Political science on the matter has been sclerotic because of a recently repealed federal research ban. Moreover, looking for interventions that would actually work runs into a numerical quirk: There is so much gun violence, and so many factors that contribute to each shooting, that a small downward track in shootings would be both meaningful to a community and completely unnoticed by researchers.
The solution that would most obviously stop needless suffering — confiscating every existing modern weapon from the 72 million Americans who own them — is also the most politically untenable to the point of being practically incomprehensible. No amount of outrage will be enough to change that fact. Gun buy-back programs might help at the margins, but it’s hard to see the number of guns in circulation in total going down, as new ones are manufactured every day.
There is way out of this deadlock: Evidence backs up the common-sense notion that the more efforts a community expends to prevent people with a known history of violence or harassment from obtaining guns, the fewer gun deaths it will experience. And more uniform laws across the country might have a multiplier effect, changing the norm around gun violence itself.
The first law to expand will be the hardest, because it will require Congress to act. Since 1968, a felony conviction bars you from obtaining a gun, unless you petition to have your rights restored. This law should to be broadened to include all violent misdemeanors, crimes of harassment and all forms of domestic violence — all of which is actual behavior that tends to indicate a predisposition toward future violence. That data, which is collected by states, also needs to be instantly available to the FBI, which maintains the database that federally licensed firearms dealers use for background checks. As things stand, it isn’t, nor are there procedures in place to confiscate firearms from people who later have restraining orders taken out against them or are convicted of domestic violence.

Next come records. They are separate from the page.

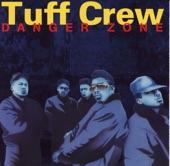 Tuff Crew - My Part of Town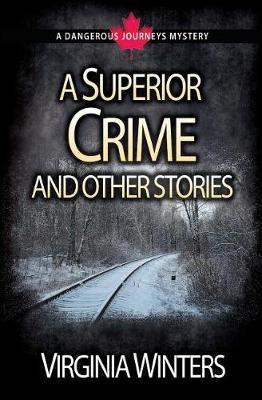 A Superior Crime and Other Stories by Virginia Winters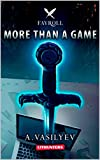 More Than a Game: Epic Fantasy Adventure (Fayroll – Book 1)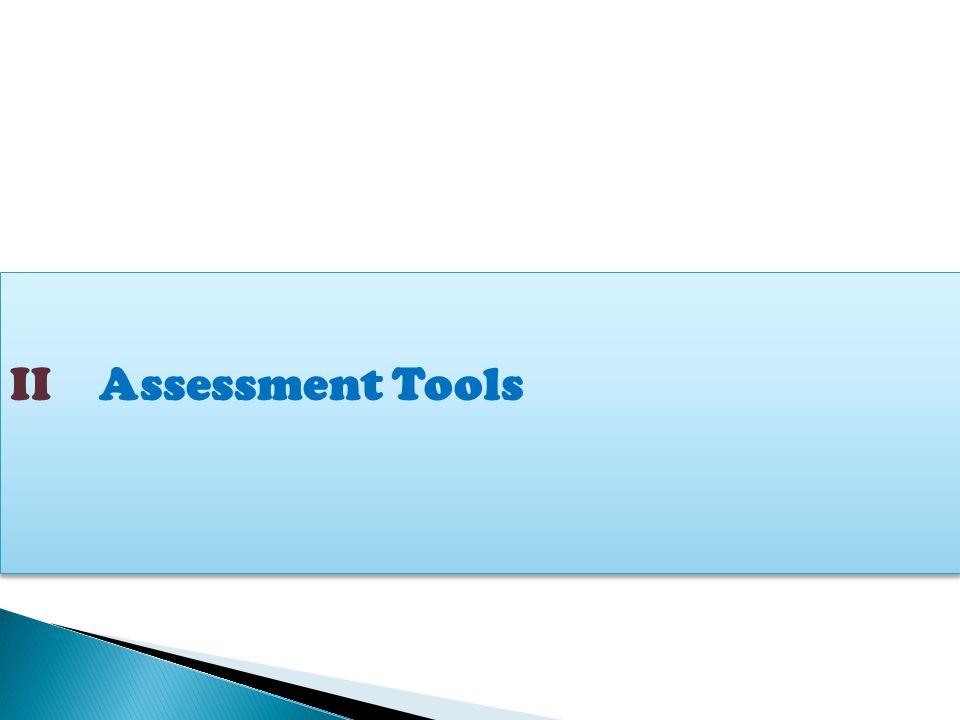 II Assessment Tools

Also, many violent crimes are charged as misdemeanors at the state level. The overarching standard should be clear: The nature of the crime itself, and not how it was charged, should determine whether society will trust you with a weapon. If you’ve been convicted of doing something violent, or something that is often the precursor to violence, then you should not be able to buy a gun.

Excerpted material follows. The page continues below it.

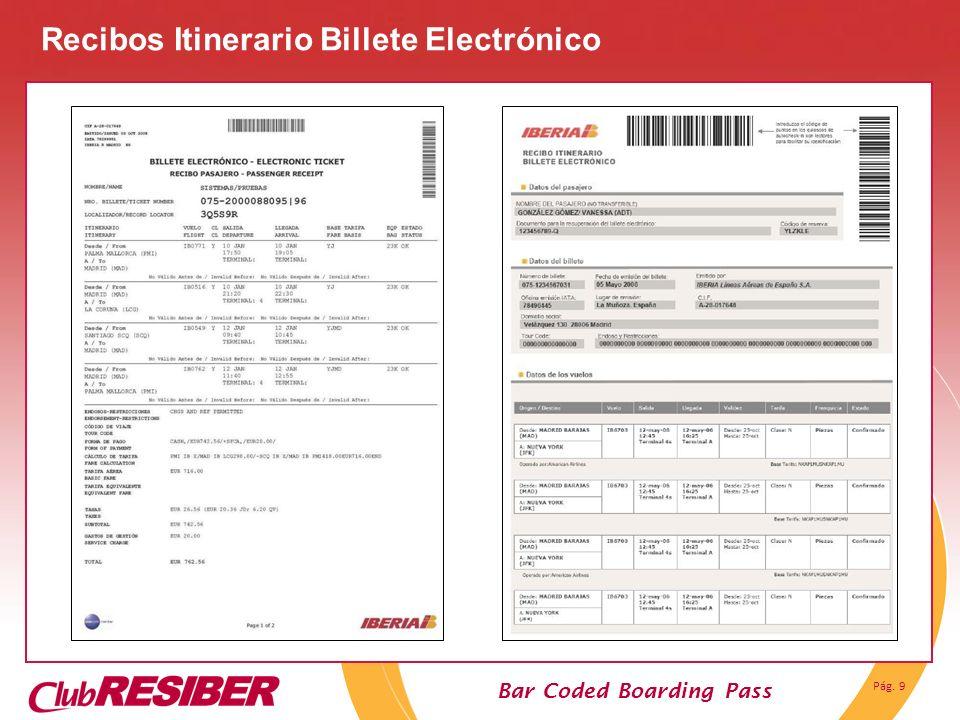Pág. 9 Bar Coded Boarding Pass Recibos Itinerario Billete Electrónico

The National Rifle Association’s rejoinder to proposals like these has always been a nonsequitur, claiming the prohibition is too broad and would sweep in many people who would never commit violence with a gun. But anyone swept up in this dragnet could petition their state or local police authorities for an exception. The police would be on the hook, here, but arguably, it’s in their interest to over-deny petitions, rather than to overindulge in lax standards.
Unfortunately, there is little evidence that other approaches currently under consideration would be effective. States and cities with the tightest laws still have unbearable levels of violent gun crime. In California, an average of eight people were killed each day in 2019 — and tightening laws seems to increase the anxiety of lawful gun owners, who buy more guns whenever laws affecting them are tightened.

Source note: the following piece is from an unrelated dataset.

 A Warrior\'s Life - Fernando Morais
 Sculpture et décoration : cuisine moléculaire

Reducing the gun deaths in this country depends on reducing the number of guns in particular people’s hands. Steps to keep deadly weapons out of the hands of people convicted of violent crimes — be they felony or misdemeanor — has to be the overriding priority. States might have to build new procedures into their background checks, but on the whole these proposals are tweaks to current law — tweaks that could save thousands of lives.